Depending upon the version of the story we tell, one could create an image of a powerful, spirit-led orator, by the name of George Whitefield, who captivated a mob of protesters with the Gospel message. With each sermon given, the numbers increased. Soon the success of such a mission led to a chapel being built, and a previously unconvinced John Wesley re-evaluating his initial distrust of open air preaching - “Kingswood does not now, as a year ago, resound with cursing and blasphemy, it is no more filled with drunkenness and uncleanness… wars and fighting… Peace and love are there”.
As with any narrative, there is another storyline. One I have mentioned a number of times within this blog and book 'Revival’s Symphony'. It is a storyline of unconventional preaching styles that challenged the accepted ‘way to preach’ and ‘sermon content’. An analysis of these messages delivered by the early Methodist movement, reveals a mixture of political and social commentary, embedded in an holistic declaration of salvation that would make a number of our modern, fresh expression, churches feel old.
In the case of Kingswood? Whitefield’s critique and declaration of an alternative, encouraged a village revolution. This included, distribution of finance towards social services, education support and health care. It was this change, of the internal and external, that grabbed Wesley’s attention.
This movement of unconventional preaching styles and choice of locations, was not unique. 18th century preachers like Daniel Rowland and Howell Harris were part of a growing voice of people who were redefining expectations through the engagement of pain within the land. No more safe pulpits or verbal call for change from a comfortable space. This was about getting your hands dirty, exposing yourself to the pain of injustice, then making your stand upon the very ground that cried out for change.
One of the things that I appreciate about this amazing movement of social change, was their appreciation of the journey that led them there. Like all of us, the excitement of a breakthrough - that moment when your hope finally sees visible substance - is always valued. Whitefield, after his first sermon in Kingswood, wrote “Blessed be God that I have now broken the ice”. On one hand, a straight forward comment about being thankful for a breakthrough. Yet, placed within the context of a preacher who had faced rejection from many quarters of his faith - who had found his calling welcomed with struggles - and you begin to see another dimension to his words.
Kingswood wasn’t a bolt out of the blue. It was an option considered and shaped by prayer. A consideration fuelled by the experiences of his journey thus far and by the readings he was investing in. These readings included the provocative writings of Richard Baxter. A man who challenged the pursuit of the ‘inner call’, the appreciation of diversity and its role in unity, and the importance of standing up in word and deed against social injustice. This act of standing including the declaration of an alternative.

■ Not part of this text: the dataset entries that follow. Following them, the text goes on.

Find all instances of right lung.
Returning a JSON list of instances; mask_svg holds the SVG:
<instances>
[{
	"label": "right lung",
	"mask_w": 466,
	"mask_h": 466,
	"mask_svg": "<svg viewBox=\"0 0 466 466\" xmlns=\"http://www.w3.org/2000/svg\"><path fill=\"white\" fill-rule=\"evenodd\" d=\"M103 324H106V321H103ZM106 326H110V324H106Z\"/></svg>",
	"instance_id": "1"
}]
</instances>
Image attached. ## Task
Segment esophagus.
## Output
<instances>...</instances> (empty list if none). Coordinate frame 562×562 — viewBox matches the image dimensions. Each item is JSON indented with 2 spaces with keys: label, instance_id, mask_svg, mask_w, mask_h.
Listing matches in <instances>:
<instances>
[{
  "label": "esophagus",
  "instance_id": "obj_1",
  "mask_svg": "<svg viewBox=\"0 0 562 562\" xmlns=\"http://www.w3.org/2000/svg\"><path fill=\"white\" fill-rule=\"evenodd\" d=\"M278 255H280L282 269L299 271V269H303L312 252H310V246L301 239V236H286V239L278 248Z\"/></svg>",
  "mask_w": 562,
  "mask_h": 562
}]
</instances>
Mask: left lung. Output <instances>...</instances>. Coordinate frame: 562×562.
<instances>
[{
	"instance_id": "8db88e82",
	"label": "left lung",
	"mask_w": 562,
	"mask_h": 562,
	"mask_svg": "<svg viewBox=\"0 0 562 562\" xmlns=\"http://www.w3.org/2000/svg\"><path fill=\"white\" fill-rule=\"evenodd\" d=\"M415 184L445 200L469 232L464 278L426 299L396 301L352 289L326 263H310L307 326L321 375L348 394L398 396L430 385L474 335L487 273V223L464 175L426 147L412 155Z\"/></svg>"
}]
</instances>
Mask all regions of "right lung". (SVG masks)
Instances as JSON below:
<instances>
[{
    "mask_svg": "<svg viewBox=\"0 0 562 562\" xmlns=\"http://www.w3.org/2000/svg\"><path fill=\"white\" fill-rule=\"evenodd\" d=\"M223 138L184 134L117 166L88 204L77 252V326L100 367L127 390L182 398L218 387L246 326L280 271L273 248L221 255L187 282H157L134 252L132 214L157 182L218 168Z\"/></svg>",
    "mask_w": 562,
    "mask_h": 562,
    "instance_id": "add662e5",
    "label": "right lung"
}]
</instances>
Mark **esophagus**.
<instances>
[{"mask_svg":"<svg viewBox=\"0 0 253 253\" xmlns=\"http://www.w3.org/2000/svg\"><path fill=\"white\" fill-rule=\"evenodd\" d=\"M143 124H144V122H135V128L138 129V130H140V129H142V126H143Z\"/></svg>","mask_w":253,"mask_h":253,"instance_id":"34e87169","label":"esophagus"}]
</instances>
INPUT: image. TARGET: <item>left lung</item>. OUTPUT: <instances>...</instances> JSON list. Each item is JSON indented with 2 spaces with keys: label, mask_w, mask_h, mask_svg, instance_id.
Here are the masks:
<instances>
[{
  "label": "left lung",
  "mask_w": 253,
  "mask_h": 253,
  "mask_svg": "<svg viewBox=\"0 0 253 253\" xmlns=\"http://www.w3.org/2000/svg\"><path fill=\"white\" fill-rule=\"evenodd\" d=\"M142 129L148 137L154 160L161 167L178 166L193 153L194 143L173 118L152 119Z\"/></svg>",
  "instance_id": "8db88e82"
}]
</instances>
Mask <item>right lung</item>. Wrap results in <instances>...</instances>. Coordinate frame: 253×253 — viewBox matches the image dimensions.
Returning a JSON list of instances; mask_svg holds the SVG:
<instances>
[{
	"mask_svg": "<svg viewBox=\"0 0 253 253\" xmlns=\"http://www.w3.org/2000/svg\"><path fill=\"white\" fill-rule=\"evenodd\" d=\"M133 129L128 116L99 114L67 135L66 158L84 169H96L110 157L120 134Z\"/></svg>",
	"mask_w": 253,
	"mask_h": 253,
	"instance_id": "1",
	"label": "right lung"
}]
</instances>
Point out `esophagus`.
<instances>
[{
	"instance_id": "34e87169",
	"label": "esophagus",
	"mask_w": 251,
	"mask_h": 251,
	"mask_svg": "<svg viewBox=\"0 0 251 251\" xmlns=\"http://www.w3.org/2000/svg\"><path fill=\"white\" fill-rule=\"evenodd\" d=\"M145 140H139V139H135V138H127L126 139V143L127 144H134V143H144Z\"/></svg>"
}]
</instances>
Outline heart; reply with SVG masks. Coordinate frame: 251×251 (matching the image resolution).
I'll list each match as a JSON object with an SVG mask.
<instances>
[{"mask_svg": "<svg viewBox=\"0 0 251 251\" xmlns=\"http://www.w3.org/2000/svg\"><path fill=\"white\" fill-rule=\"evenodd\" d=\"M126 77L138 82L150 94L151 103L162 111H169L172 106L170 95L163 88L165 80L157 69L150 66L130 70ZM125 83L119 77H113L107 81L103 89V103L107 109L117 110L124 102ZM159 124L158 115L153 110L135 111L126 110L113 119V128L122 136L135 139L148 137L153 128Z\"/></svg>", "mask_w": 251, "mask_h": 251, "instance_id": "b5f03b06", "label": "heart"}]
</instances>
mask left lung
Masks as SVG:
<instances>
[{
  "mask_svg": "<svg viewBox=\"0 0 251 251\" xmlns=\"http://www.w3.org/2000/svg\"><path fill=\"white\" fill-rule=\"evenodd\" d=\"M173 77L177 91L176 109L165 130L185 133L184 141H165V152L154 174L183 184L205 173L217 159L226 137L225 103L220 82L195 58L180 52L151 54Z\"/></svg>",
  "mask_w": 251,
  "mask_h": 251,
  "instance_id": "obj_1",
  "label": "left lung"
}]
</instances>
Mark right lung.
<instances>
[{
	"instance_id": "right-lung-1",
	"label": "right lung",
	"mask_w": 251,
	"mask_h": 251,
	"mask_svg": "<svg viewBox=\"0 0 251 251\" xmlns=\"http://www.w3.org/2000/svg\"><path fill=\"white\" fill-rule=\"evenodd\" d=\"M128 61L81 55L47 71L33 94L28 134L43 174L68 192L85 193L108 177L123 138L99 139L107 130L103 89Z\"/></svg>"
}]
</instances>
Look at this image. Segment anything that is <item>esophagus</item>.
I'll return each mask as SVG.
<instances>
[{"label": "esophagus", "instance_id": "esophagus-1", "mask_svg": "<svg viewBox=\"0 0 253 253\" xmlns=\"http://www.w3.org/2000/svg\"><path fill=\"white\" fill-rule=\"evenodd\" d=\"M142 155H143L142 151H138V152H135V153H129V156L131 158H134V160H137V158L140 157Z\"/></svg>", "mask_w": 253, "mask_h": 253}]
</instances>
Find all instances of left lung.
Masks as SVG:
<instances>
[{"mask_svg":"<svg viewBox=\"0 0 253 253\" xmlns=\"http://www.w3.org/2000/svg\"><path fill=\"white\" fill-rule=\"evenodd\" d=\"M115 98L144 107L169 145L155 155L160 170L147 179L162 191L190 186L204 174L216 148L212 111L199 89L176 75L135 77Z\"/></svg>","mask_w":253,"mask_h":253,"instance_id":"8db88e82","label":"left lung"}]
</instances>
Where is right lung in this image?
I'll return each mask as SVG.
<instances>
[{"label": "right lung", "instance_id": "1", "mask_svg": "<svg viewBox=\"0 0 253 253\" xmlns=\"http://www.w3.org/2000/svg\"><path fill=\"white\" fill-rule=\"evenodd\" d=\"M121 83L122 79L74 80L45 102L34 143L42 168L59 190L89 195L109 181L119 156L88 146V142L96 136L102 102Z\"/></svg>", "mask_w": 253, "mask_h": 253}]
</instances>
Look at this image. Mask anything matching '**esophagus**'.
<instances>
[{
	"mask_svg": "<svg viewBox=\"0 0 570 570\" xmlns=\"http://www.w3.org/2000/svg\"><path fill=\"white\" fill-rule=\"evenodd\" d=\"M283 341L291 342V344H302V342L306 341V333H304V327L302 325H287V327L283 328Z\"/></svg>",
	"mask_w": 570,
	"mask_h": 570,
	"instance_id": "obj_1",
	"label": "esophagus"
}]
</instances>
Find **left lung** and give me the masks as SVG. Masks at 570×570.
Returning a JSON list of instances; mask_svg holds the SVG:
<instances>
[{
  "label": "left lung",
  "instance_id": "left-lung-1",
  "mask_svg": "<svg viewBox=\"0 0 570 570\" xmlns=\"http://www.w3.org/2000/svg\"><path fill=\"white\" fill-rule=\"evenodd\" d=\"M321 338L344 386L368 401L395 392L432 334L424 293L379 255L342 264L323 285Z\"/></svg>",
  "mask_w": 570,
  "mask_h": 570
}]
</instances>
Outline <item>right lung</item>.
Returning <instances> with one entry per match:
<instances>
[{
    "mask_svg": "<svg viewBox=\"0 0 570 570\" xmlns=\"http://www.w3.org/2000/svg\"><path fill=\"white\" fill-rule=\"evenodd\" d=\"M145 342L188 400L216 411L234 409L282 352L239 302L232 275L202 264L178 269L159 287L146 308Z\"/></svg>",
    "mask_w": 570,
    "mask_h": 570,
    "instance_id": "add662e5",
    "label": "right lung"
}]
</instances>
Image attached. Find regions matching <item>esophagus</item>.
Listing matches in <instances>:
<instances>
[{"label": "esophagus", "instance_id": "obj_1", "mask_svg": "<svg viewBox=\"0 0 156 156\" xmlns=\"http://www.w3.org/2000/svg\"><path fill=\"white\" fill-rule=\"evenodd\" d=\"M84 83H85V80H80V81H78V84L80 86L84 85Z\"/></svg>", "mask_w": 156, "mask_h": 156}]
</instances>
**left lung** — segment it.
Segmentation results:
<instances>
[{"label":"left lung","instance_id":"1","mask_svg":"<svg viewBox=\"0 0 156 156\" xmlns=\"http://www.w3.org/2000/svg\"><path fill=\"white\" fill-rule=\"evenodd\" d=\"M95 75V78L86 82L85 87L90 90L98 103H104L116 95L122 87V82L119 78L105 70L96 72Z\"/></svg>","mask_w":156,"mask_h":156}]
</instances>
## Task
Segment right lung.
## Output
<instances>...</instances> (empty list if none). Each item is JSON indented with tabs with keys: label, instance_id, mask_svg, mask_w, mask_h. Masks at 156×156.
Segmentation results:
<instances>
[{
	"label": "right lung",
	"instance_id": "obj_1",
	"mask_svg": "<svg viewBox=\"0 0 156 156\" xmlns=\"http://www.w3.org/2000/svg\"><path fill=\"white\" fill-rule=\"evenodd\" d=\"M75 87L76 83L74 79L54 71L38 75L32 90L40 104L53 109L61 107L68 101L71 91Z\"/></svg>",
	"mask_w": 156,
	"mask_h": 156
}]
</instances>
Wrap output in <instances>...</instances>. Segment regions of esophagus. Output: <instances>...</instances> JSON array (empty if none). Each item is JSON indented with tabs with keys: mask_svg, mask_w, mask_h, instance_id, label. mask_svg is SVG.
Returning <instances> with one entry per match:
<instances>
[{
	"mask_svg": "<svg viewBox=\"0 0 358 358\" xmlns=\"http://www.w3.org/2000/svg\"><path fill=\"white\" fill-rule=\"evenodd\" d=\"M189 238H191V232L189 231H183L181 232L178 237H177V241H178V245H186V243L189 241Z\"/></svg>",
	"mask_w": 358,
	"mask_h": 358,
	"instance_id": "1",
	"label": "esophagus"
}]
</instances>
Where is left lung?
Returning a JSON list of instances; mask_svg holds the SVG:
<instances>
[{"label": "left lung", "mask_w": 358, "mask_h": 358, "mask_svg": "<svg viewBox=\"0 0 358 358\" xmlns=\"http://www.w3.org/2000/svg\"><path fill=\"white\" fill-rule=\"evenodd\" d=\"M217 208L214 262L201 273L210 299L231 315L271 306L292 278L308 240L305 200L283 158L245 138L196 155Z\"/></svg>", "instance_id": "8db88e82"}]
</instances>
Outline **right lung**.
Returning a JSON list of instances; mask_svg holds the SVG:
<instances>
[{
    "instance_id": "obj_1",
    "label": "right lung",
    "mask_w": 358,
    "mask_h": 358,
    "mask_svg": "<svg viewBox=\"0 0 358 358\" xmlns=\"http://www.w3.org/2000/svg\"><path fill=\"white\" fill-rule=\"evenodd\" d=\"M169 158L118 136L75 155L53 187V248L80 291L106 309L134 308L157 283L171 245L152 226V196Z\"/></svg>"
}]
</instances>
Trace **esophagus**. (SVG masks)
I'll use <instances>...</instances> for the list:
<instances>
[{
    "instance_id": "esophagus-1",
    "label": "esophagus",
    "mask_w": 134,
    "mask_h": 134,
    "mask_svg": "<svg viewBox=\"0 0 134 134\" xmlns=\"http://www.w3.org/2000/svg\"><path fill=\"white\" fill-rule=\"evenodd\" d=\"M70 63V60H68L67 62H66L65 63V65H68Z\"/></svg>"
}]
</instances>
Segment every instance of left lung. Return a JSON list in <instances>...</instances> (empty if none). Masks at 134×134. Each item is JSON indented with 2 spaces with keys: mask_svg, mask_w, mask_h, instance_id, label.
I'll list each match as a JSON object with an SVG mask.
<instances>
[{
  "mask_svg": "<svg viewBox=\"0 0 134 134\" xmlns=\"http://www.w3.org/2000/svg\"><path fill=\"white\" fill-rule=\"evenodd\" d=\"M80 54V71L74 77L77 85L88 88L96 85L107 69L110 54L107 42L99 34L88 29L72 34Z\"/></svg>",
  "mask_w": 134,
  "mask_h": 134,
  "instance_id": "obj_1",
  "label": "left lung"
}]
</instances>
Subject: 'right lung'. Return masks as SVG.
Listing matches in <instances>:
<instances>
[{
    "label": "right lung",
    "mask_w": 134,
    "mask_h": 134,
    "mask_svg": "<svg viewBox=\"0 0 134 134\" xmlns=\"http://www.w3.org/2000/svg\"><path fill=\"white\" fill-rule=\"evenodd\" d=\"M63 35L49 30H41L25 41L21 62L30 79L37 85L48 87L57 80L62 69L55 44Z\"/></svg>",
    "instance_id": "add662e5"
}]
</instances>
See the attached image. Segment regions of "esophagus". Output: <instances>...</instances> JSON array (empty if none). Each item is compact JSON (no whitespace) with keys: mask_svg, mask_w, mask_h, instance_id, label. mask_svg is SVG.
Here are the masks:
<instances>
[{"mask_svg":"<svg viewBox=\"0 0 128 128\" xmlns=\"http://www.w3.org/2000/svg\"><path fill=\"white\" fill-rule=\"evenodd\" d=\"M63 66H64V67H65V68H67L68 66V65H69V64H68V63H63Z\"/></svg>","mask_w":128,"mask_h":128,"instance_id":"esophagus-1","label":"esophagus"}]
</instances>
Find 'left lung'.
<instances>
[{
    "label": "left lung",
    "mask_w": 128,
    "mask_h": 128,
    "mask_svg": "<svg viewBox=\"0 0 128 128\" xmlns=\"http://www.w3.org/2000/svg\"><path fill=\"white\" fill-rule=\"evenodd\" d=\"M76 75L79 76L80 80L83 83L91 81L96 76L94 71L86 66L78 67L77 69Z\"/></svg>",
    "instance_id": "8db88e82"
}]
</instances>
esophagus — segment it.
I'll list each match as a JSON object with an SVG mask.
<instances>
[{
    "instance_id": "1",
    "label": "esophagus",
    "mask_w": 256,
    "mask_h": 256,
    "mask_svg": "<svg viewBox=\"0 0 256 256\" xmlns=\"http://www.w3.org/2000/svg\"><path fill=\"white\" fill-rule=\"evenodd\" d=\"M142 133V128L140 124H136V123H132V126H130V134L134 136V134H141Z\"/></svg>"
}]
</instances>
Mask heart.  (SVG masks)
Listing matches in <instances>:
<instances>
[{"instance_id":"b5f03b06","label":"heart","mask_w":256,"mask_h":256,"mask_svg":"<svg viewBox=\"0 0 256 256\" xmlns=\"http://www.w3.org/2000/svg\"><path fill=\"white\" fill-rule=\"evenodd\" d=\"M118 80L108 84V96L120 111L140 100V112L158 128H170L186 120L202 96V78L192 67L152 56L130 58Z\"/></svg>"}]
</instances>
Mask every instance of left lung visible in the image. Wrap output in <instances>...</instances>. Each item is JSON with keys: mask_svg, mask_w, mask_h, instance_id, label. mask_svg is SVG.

Caught within the texts, journals, and letters of this movement, is a value placed upon the highs and lows of pilgrimage. You see a conviction, sometimes shaken, but not lost, of a demand to declare an alternative. And you see an honesty in their weakness - a reality that sometimes the most mundane action, fuelled by questions, can lead to surprising results.
Appreciation of our steps. Such an important value to hold onto. We may long for those ‘break the ice’ moments, those actions that capture the headlines declaring change is here. Yet I find that the beauty of our pilgrimage is one that speaks of a change that happens during the journey itself.